UCI Professor's Software Scores Supercomputing Shortcuts

By Anna Lynn Spitzer

03.22.05 – What do a high-performance supercomputer and an efficient cookie-baking operation have in common? Charlie Zender, assistant professor of Earth system science and a Calit2 academic affiliate, says they share a fundamental backbone.

UCI’s Earth System Modeling Facility (ESMF) is a high-performance computer and storage system that allows scientists to make predictions about physical climate, chemistry and biogeochemical cycles of the Earth system. The IBM supercomputer consists of eight powerful servers connected by clustering technology that allows them to work together in parallel. It is capable of processing an enormous number of calculations simultaneously.

Charlie Zender
Charlie Zender

“Imagine that you’re stamping out cookies,” Zender says. “Instead of taking a cookie cutter and stamping out 10 cookies, one at a time, you assemble the cookie cutters into a row of 10 and you stamp one time. The ESMF works with the same principle.”

Zender has written software that makes the ESMF – and by extension, climate prediction research – even more efficient. netCDF Operators (NCO), the software that Zender began developing 10 years ago as a graduate student, was underwritten last fall by a $594,000 National Science Foundation grant. The software, which is used by climate-modeling facilities the world over, gives researchers the ability to analyze huge chunks of very specific data from other supercomputers located anywhere in the world. The researchers do not have to import whole data sets and sift through them; neither do they have to have access to/or accounts on other computers, as was required not long ago.

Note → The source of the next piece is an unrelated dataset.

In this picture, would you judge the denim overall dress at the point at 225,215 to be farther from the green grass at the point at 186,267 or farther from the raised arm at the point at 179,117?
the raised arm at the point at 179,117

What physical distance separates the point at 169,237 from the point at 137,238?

Zender explains the software system and why it is such a welcome tool for number-crunching scientists.

Q. In the past, how was scientific data analyzed to make weather predictions?

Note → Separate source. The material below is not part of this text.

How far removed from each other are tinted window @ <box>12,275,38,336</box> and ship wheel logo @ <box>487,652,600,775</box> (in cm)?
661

A. Ever since weather prediction began, scientists had to analyze data that was on their local computer. In recent years, with the advent of the Internet, that’s changed slightly.
Researchers could copy data from all over the Internet to their local computers, and then analyze it. But ultimately, that data had to be downloaded to the same computer that the researchers were sitting at.

Earth System Modeling Facility 

Q. How does this NCO software change that paradigm?

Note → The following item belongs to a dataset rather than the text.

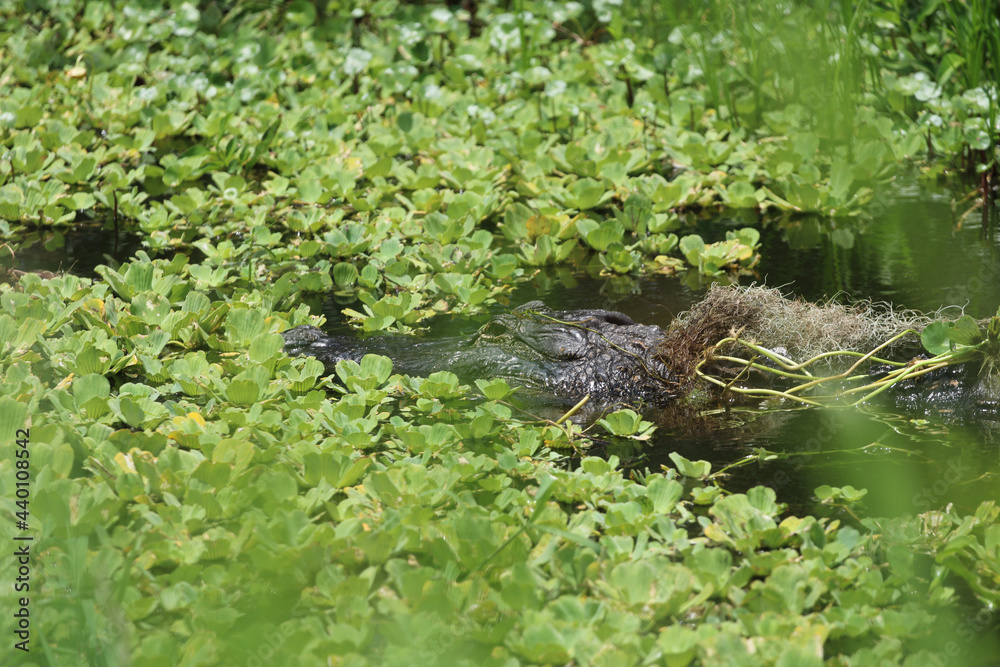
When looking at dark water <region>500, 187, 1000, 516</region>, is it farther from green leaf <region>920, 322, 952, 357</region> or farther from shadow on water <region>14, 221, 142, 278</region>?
shadow on water <region>14, 221, 142, 278</region>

A. The new paradigm is called distributed data reduction and analysis. That means that the data is not required to be local anymore, and the researchers do not need to be at any of the computers where the data is. They just need to be able to issue “commands” that will grab the relevant data from other computers, perform the analysis, and transfer the relevant parts of the data from those locations. So if a researcher at UCI wants to compare data from the Calit2 OptIPuter project in San Diego with data on the ESMF, he or she does not need to be sitting in front of either computer and doesn’t need accounts on either computer. Rather than transferring all of the simulation from both computers, the technique automatically does what we call hyper-slabbing. We precut the data so we only receive the data we need.

Q. Why is distributed data reduction and analysis so important?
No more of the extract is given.